For me, the best and most accessible of these pictures was The Taking of Pelham One Two Three. I think my father agreed. From the beginning notes, a frenetic, jazzy David Shire score, the city translates musically as a haphazard mess of a place where anything can happen. In the space of 15 minutes, you’re introduced to four hijackers of, of all things, a New York City subway train, their hostages, and every sort of New York City bureaucrat, from the mayor all the way down to the weathered Transit Authority Inspector Garber (Walter Matthau). To a person, every politician, cop, administrator, dispatcher, and train driver is cynical, a little bit “Not my department” lazy, obnoxious, and yet, grudgingly heroic in their ability to work in such a fucked up place. They constantly deride, yell at, and ride each other, but there is a fundamental professionalism in their banter, and when they are put to the test by an exacting master criminal with a plan (Robert Shaw), there is something noble about their efforts. Unlike the feeble and mincing bureaucrats of Dirty Harry’s San Francisco, these folks are simply too harried and put-upon to bother with any kind of agenda, be it liberal, conservative, or something in between. They’re just working stiffs doing the best they can and to a character, they are shockingly well fleshed out even with little dialogue. Add an entire subway car filled with all the denizens of New York City – the pimp, the prostitute, an old Jewish man, non-English speaking immigrants, a mother and her two bratty boys, early feminists, a drunk, a hippie – and the picture becomes a model in drawing characters both strongly and economically.
An example: Shaw has asked for $1 million to be assembled in 60 minutes. He tells Matthau that for every minute he is late with the dough, he’ll kill a hostage. You watch the entire city machinery lurch into action to meet the deadline, including two cops who are tasked with driving the money from the bank to the subway station.
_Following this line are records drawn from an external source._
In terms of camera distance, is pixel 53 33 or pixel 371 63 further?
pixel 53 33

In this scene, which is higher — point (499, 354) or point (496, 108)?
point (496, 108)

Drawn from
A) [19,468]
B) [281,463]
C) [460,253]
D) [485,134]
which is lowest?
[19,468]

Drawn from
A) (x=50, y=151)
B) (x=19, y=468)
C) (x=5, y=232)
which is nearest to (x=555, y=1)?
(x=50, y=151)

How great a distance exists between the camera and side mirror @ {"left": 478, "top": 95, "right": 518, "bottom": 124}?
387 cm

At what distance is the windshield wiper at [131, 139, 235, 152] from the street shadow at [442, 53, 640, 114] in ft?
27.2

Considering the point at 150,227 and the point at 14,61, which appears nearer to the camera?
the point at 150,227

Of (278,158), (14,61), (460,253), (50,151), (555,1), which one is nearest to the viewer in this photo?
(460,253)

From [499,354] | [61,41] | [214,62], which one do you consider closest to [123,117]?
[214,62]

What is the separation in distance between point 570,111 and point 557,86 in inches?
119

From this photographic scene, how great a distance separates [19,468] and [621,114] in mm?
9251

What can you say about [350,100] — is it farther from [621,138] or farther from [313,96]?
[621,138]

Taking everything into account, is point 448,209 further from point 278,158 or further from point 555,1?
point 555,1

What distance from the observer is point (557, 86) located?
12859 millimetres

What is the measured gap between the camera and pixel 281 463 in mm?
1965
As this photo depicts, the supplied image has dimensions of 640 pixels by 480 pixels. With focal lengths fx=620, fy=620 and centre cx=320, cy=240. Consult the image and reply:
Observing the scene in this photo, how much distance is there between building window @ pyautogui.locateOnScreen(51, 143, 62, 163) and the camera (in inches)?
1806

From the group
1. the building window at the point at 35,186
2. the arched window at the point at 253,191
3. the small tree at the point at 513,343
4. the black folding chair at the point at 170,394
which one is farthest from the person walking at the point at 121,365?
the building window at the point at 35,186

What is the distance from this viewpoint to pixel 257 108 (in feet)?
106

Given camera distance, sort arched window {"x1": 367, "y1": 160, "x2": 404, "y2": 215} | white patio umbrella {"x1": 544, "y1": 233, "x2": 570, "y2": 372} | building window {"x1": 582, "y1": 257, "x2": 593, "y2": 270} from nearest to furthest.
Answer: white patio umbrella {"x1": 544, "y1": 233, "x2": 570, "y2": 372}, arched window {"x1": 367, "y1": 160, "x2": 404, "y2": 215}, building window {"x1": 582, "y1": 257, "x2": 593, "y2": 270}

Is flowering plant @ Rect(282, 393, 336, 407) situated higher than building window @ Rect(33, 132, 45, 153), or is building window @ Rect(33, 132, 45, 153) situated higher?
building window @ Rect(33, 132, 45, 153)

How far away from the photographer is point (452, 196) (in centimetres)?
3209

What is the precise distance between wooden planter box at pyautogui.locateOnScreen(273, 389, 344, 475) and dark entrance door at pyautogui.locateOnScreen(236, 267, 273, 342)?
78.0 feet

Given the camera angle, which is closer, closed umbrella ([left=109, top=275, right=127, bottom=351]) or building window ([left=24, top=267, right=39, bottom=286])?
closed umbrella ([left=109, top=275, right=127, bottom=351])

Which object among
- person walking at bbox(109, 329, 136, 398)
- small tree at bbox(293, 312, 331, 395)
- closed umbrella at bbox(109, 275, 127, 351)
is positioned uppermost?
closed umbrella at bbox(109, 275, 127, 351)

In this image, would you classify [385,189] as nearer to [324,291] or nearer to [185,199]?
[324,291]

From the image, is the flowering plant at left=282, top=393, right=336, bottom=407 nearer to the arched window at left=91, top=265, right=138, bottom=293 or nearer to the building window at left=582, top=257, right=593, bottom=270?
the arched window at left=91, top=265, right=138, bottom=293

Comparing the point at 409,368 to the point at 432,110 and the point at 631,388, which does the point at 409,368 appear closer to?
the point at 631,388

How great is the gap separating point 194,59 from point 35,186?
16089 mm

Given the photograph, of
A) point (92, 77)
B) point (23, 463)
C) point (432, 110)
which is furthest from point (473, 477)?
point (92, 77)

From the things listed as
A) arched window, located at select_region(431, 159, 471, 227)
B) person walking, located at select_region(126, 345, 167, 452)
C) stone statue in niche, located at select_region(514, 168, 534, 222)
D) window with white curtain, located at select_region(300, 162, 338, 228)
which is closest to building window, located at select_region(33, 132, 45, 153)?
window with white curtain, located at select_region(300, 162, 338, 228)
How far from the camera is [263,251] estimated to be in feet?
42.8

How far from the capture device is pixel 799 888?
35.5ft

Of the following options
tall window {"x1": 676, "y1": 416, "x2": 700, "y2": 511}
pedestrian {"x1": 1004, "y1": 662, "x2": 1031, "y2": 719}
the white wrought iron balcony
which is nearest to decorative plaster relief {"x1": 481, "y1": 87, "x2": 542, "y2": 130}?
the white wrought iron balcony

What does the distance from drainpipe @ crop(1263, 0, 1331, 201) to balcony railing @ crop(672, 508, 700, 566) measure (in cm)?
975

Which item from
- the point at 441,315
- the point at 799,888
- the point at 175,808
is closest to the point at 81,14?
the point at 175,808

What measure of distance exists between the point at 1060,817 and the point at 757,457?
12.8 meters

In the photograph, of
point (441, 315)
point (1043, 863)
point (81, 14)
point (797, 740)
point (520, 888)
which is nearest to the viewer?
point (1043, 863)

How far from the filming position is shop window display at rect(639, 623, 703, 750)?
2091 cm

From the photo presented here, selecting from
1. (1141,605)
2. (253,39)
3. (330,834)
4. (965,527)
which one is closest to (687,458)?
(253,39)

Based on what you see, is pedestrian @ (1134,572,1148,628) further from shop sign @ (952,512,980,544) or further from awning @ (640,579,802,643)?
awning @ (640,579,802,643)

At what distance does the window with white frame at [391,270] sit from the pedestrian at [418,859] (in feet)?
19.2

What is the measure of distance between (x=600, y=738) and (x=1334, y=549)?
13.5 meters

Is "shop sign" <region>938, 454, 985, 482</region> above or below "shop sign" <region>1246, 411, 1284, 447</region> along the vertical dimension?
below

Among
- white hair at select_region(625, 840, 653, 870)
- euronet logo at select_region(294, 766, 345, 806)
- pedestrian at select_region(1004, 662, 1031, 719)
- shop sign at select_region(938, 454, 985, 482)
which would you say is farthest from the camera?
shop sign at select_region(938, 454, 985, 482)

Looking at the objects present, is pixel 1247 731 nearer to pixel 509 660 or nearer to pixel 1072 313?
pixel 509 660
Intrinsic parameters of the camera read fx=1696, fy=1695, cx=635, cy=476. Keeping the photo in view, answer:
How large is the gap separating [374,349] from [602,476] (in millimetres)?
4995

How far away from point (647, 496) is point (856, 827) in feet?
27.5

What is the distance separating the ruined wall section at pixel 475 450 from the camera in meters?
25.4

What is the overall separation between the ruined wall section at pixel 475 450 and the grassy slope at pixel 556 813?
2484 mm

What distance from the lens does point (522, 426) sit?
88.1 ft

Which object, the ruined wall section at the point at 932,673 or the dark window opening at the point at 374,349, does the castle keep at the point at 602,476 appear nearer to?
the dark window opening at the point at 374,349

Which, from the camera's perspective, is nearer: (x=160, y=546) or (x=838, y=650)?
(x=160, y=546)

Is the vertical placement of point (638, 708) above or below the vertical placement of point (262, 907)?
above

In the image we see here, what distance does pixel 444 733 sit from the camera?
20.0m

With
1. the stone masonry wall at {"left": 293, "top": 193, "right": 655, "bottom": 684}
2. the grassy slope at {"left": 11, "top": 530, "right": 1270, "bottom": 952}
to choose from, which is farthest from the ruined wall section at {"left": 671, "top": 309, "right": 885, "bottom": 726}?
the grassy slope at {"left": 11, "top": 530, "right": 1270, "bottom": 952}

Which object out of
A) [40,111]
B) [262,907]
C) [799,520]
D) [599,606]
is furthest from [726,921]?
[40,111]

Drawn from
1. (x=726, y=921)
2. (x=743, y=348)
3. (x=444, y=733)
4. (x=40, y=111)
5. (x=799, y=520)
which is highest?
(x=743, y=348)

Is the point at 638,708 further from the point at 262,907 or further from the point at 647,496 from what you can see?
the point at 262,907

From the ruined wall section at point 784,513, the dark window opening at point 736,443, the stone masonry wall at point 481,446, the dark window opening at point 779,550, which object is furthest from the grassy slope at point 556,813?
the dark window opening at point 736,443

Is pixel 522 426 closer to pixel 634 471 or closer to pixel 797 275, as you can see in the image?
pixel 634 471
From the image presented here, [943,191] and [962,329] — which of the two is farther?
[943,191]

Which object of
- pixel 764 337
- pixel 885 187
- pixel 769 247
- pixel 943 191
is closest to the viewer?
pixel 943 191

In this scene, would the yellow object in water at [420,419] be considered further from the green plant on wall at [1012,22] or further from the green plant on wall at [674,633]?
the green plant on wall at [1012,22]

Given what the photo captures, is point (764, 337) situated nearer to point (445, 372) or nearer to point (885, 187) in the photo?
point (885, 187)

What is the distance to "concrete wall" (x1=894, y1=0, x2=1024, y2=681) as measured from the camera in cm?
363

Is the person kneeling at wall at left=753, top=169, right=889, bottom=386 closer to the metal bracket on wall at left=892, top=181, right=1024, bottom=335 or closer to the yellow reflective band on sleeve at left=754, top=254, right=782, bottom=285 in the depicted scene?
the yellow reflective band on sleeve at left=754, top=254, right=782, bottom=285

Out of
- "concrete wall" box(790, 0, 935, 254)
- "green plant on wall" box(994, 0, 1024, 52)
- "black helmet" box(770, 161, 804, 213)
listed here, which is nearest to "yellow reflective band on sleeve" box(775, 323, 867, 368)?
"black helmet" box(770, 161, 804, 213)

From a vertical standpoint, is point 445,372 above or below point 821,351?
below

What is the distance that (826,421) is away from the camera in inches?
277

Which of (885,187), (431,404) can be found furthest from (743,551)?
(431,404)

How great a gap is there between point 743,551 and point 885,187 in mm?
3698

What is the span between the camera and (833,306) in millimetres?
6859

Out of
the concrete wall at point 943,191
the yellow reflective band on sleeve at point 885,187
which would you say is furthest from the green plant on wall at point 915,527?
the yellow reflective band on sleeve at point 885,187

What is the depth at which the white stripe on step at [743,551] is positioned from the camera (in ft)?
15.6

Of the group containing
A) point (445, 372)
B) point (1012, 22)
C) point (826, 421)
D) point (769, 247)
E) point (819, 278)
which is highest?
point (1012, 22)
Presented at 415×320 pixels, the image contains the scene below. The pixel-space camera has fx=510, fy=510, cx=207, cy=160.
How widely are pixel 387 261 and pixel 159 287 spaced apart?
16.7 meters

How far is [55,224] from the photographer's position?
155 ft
They are given a few lines as they wait for the payoff funds, and yet, I became so interested in them, when they crashed their police car trying to make time, I fretted about their fate even though the story couldn’t allow for any resolution.
And as a caper film, you’re not gonna get much better than this. I remember gripping my seat, but I can’t remember whether we were in the theater or at home on the couch. Joseph Sargent, a workmanlike director who fought in the Battle of the Bulge, keeps everything moving while the picture remains funny yet taut, and then dizzying, almost as if patterned on the runaway subway train that closes the film. When you get comfortable, he snaps you back to attention with shocking violence and the expressed terror of the hostages.
Opening credits here, featuring Shire’s unforgettable, commanding soundtrack.
Currently on Showtime. And if you’re seeing Denzel Washington and John Travolta, you’re watching the godawful remake. Bail out.